The new version introduces pragmatic exceptions designed to soften diplomatic fallout. Countries importing less than 15 percent of Russia’s gas exports and actively reducing their dependence could be exempted. That carve-out appears tailored to spare nations such as Japan, France, Hungary and Belgium—each significant gas buyers that are either diversifying supplies or taking steps to reduce reliance on Moscow. The bill further permits a presidential waiver when U.S. national interests demand flexibility, signalling lawmakers’ desire to keep room for high-level diplomacy.
For India and China—the two largest buyers of Russian crude—the ramifications are especially fraught. Both nations have increased purchases of discounted Russian oil in recent years, motivated by energy security, economic calculations, and geopolitical balancing. A tariff of up to 100 percent could sharply raise the cost of those imports, compelling New Delhi and Beijing to rethink supply chains or absorb higher domestic fuel prices. That in turn risks destabilising delicate trade and diplomatic ties with Washington. Indian policymakers will have to balance energy affordability and strategic autonomy against the prospect of friction with a key partner.
Beyond India and China, several smaller European buyers like Slovakia and Hungary also feature on the list of top crude importers. For them, the choice is no less painful: curtail Russian imports faster or face punitive levies that could strain economies already grappling with inflation and supply-chain shocks.

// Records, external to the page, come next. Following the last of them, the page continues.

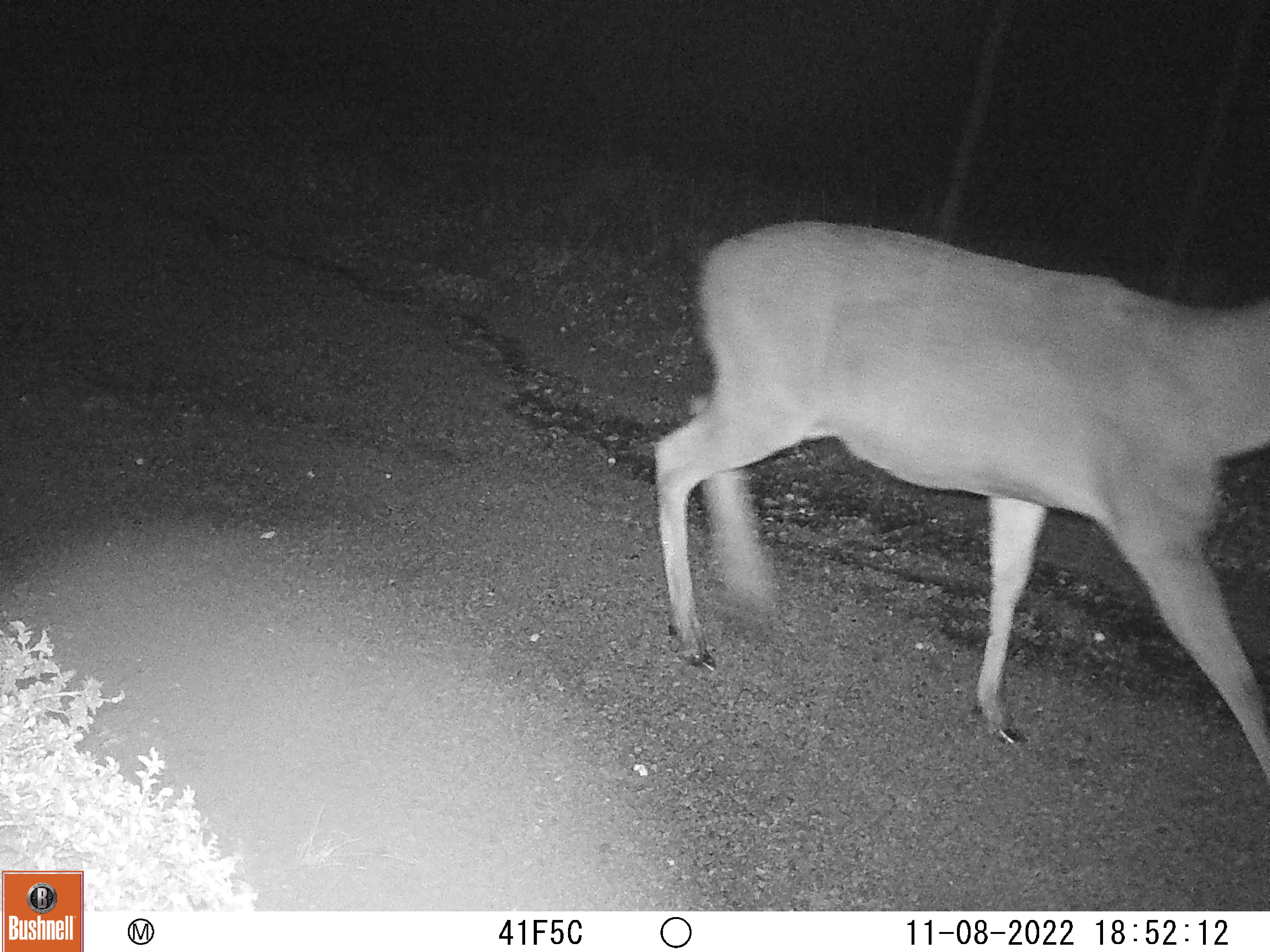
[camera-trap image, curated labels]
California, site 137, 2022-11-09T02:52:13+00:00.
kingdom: Animalia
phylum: Chordata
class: Mammalia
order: Artiodactyla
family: Cervidae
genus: Odocoileus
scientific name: Odocoileus hemionus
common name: mule deer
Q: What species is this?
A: Mule deer (Odocoileus hemionus).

Behind the legal language and tariff numbers are people: families paying for heating and fuel, workers in energy sectors, traders adjusting long-term contracts, and diplomats recalibrating alliances. The bill’s architects say their aim is to hasten an end to a conflict that has exacted a terrible human toll. Critics warn that secondary sanctions and tariffs risk widening the war’s economic impact, hitting ordinary citizens and complicating global cooperation.

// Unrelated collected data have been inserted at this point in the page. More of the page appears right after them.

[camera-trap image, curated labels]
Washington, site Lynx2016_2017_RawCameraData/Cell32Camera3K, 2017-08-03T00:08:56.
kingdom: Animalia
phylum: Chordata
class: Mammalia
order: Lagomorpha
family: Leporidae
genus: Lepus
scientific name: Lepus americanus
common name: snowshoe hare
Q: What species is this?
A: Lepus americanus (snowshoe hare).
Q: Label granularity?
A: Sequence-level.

As the bill moves through Congress, the inclusion of waivers and exemptions signals lawmakers’ recognition that punitive policy must be tempered with realism. Whether the measure will achieve its strategic aim—persuading Russia to end hostilities—remains uncertain. What is clear is that the proposed tariffs will force countries to confront a stark trade-off between energy needs, economic costs, and geopolitical alignment.